Non il y a autre chose qui m'emplit de mélancolie ce soir. C'est la question du temps qui passe et des choses qu'on ne fait pas ou qu'on n'a pas faites ou dites, et ce qu'il en restera. La présence au bon moment et l'expression des sentiments ne sont pas mon fort. J'ai peur de le regretter un jour. Or il faut vivre pour ne rien regretter, j'en suis persuadé. Parce qu'après la vie, j'en suis persuadé aussi, il n'y a rien, le néant. Il y a bien sûr ceux qu'on laisse, ceux qu'on aime, la famille, les enfants, ceux qu' il faut protéger autant qu'on le peut. Mais il y a aussi la question de la trace personnelle qu'on laissera ou pas.
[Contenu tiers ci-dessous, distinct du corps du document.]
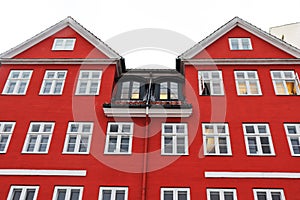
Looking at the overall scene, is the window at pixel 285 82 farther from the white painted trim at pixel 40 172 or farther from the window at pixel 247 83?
the white painted trim at pixel 40 172

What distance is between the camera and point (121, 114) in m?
21.6

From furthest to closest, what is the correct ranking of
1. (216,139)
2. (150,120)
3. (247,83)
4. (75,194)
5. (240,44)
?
(240,44)
(247,83)
(150,120)
(216,139)
(75,194)

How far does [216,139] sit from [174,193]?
14.3 ft

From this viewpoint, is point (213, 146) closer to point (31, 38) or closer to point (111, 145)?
point (111, 145)

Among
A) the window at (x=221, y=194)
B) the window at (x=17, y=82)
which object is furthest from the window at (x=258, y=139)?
Answer: the window at (x=17, y=82)

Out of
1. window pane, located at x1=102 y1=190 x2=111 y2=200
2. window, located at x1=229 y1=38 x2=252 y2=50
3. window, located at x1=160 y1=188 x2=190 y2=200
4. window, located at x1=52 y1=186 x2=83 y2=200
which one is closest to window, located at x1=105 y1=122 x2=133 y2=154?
window pane, located at x1=102 y1=190 x2=111 y2=200

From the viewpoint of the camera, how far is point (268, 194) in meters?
18.1

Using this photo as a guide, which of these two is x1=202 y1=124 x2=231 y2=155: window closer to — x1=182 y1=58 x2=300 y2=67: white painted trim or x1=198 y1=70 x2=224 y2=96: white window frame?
x1=198 y1=70 x2=224 y2=96: white window frame

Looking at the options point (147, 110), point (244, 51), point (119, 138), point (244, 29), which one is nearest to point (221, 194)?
point (147, 110)

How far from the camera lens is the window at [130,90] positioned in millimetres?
23797

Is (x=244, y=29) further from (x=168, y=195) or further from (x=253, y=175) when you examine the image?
(x=168, y=195)

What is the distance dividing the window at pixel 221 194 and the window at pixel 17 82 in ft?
46.1

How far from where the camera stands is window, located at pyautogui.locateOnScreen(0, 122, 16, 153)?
2039 centimetres

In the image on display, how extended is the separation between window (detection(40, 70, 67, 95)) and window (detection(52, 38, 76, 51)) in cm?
236
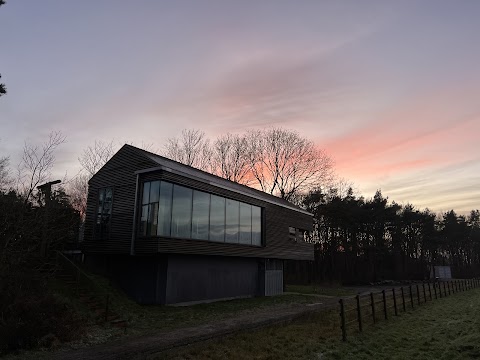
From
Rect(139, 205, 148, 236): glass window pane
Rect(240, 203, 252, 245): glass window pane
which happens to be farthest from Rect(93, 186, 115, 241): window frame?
Rect(240, 203, 252, 245): glass window pane

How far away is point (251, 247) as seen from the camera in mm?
23266

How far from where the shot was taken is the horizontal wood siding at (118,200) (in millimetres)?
18519

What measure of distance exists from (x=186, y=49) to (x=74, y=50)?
4573 millimetres

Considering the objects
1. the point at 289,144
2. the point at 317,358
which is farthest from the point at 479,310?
the point at 289,144

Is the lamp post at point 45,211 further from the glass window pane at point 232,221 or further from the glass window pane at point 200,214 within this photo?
the glass window pane at point 232,221

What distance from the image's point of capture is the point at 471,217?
79062mm

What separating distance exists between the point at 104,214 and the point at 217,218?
621 cm

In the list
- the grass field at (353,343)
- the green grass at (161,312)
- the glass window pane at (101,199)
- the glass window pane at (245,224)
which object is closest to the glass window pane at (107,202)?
the glass window pane at (101,199)

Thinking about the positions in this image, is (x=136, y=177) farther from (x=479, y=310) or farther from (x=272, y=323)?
(x=479, y=310)

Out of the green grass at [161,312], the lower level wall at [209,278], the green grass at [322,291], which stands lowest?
the green grass at [322,291]

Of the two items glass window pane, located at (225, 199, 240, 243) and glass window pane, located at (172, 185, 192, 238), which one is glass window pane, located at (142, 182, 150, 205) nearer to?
glass window pane, located at (172, 185, 192, 238)

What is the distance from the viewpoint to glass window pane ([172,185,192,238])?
58.6ft

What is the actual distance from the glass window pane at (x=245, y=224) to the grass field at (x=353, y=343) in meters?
9.24

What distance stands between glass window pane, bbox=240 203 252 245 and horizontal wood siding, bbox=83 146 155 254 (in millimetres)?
7046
Si on réfléchit bien, penser à la vie à la mort, c'est un peu s'apitoyer sur soi même. C'est une affaire d'ego encore une fois qui surgit.

J'ai entendu ce soir dans une série à la télé une phrase qui m'a frappé. Un père se plaignait : "Que va devenir ce qui appartient à la famille depuis des générations si personne ne reprend le flambeau ?" Préoccupation de riche ? Oui et non. Tout le monde a envie de transmettre, et ainsi de perpétuer un peu de soi. En fait la question devient : qu'ai je envie de transmettre ? Tout n'est pas richesse matérielle, patrimoine, héritage. De toute façon issu d'une famille modeste ce n'est pas un enjeu pour moi. Et j'ai la chance d'avoir un fils qui fait des choses qui me rendent fier de lui.

Il y a fort heureusement aussi les valeurs, les actions et les idées que tous peuvent produire et partager. Et l'écrit pour celà est essentiel. Par exemple on sait qui était le Christ par la Bible, un écrit important sur sa vie et ses actes, et non en raison de ce qu'il possédait. Loin de moi l'idée de me comparer au Christ ou aux apôtres mais si je disparais demain, je me rends compte qu'étrangement ce que j'ai pu apprendre, penser et affirmer, existera encore un peu par ce que j'écris ici. Tant que personne ne fermera ce blog, une empreinte de mon discret passage en ce monde sera là. Le mieux serait d'écrire un livre, des mémoires, mais ce serait bien présomptueux, pas toujours glorieux et pas très intéressant. Cette chronique de mes activités politiques ne constitue qu'un volet de ma vie. Mais c'est je pense mieux ainsi : je n'ai pas envie de publier un journal intime pour satisfaire le besoin de laisser une trace et cela n'aidera en rien ceux qui restent. Mais qu'ils sachent que j'ai pensé à eux comptera peut-être un jour.